# Greeting from Middle east Iraq



## ayoub (Jun 10, 2017)

42yrs old financial manager been in iraq for 3 years now. Looking forward to connect and communicate with other fella brothers.


Sent from my iPhone using My Freemasonry mobile app


----------



## Warrior1256 (Jun 10, 2017)

Greetings and welcome. What lodge and Grand Lodge do you hail from?


----------



## Brother JC (Jun 10, 2017)

Greetings, and welcome, and what Warrior said.


----------



## Mohammad hussain (Jun 27, 2017)

thank you brothers, till date i was not able to join any lodge, however im trying to start something small where i live and trying to find more brothers to help.


----------



## hfmm97 (May 7, 2018)

Freemasonry is not legally permitted in Iraq except on foreign military bases which you must either be military or authorized civilian contractor


Sent from my iPhone using My Freemasonry mobile app


----------



## hfmm97 (May 7, 2018)

In Iran membership in Freemasonry was considered a CAPITAL CRIME and some Masonic brothers were executed by hanging during the 1979 revolution-be careful of what are the country’s attitudes towards Freemasonry are before engaging in anything related to the Masons


Sent from my iPhone using My Freemasonry mobile app


----------



## Kwasi Kdivine (May 7, 2018)

How are you doing brother? I live in New York, have you ever been to America?

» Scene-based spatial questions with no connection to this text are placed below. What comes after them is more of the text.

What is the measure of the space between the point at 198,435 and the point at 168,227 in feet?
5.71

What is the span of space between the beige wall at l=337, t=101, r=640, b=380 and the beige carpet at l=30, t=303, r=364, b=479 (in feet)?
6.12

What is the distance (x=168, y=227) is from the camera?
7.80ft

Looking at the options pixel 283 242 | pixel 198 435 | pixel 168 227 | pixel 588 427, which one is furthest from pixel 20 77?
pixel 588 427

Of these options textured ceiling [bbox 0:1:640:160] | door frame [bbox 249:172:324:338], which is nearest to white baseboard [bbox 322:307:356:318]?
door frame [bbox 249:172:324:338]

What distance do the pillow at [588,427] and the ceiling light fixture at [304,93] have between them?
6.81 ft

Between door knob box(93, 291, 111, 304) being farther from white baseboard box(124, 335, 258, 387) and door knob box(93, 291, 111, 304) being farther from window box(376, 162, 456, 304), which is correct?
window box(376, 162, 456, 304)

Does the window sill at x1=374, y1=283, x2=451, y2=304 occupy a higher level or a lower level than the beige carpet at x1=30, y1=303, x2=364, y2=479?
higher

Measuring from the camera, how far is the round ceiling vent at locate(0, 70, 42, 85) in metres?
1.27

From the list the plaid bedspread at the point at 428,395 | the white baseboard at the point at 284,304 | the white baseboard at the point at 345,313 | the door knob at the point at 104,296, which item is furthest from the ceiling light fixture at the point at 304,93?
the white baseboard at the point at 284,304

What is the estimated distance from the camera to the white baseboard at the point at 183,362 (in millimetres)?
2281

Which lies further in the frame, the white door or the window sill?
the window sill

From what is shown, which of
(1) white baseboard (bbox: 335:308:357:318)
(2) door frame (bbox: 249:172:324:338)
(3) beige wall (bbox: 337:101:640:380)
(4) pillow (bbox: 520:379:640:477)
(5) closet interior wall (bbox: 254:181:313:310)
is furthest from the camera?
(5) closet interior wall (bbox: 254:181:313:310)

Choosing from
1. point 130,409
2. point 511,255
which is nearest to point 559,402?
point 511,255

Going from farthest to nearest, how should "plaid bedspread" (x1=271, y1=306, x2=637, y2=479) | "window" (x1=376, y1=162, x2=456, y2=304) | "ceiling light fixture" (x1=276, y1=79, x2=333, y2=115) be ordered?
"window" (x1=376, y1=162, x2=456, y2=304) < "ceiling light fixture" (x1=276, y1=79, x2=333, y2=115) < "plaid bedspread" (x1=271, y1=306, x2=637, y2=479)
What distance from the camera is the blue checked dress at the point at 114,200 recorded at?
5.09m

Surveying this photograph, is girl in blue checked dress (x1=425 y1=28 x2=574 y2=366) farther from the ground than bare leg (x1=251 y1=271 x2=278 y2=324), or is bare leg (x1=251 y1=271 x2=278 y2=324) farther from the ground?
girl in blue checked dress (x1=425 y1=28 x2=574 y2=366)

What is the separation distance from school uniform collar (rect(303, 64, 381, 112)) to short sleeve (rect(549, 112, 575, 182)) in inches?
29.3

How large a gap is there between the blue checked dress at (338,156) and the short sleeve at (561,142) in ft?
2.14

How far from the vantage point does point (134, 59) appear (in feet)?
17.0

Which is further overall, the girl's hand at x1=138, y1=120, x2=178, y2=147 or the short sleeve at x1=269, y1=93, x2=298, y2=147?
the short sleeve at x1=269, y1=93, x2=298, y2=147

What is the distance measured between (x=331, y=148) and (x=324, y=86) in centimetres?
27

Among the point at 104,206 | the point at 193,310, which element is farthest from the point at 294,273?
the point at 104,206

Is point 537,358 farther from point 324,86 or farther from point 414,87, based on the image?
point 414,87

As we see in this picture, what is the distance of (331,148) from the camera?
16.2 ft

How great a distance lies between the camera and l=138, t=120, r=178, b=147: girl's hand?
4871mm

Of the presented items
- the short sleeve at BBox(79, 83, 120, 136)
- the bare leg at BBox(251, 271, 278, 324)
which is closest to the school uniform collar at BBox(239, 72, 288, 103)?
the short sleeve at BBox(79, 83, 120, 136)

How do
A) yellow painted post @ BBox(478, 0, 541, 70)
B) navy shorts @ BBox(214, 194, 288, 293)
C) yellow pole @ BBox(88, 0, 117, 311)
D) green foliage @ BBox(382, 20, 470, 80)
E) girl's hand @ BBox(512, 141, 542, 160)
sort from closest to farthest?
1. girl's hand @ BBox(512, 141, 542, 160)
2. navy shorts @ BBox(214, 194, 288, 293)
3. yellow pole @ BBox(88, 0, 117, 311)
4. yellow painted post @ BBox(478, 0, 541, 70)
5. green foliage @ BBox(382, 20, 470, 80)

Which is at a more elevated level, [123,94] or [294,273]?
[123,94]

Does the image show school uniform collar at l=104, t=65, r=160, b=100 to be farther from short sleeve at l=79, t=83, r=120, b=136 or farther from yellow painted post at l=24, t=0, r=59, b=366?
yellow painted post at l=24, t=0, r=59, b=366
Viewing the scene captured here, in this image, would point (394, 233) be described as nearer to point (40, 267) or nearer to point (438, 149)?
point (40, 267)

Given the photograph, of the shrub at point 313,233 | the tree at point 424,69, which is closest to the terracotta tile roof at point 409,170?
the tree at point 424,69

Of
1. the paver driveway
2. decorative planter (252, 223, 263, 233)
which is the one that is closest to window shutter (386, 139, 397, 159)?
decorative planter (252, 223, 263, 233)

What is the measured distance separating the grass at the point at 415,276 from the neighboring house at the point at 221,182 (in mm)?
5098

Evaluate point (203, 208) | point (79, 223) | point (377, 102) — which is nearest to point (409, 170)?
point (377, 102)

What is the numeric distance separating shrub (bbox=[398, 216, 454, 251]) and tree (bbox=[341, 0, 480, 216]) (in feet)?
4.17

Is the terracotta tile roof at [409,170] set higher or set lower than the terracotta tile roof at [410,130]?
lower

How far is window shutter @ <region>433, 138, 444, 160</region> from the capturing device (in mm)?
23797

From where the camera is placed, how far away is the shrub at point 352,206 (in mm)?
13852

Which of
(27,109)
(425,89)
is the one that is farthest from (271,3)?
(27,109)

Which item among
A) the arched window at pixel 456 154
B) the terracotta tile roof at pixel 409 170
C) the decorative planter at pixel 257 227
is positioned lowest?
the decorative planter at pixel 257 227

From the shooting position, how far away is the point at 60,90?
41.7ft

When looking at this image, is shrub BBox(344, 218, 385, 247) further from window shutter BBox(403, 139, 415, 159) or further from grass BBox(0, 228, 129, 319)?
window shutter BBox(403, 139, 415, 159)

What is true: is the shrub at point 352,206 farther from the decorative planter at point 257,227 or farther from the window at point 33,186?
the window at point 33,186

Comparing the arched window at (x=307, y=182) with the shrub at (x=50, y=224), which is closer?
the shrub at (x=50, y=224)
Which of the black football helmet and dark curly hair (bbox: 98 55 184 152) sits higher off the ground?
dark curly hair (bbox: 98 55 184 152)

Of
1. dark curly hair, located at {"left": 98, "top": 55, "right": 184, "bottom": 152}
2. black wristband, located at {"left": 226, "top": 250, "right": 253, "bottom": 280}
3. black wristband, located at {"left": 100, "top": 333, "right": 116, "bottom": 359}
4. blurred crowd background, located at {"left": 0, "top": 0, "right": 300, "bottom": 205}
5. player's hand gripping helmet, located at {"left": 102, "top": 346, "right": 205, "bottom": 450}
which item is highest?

Sent from my SM-J727V using My Freemasonry mobile app


----------



## .'.DM.'. (May 30, 2018)

ayoub said:


> 42yrs old financial manager been in iraq for 3 years now. Looking forward to connect and communicate with other fella brothers.
> 
> 
> Sent from my iPhone using My Freemasonry mobile app


Go l

Sent from my SM-N920C using My Freemasonry mobile app


----------



## .'.DM.'. (May 30, 2018)

ayoub said:


> 42yrs old financial manager been in iraq for 3 years now. Looking forward to connect and communicate with other fella brothers.
> 
> 
> Sent from my iPhone using My Freemasonry mobile app


Go Lebanon bro

Sent from my SM-N920C using My Freemasonry mobile app


----------



## Rafhael Marsigli (Jun 4, 2018)

Welcome brother. And greetings from Brazil!


----------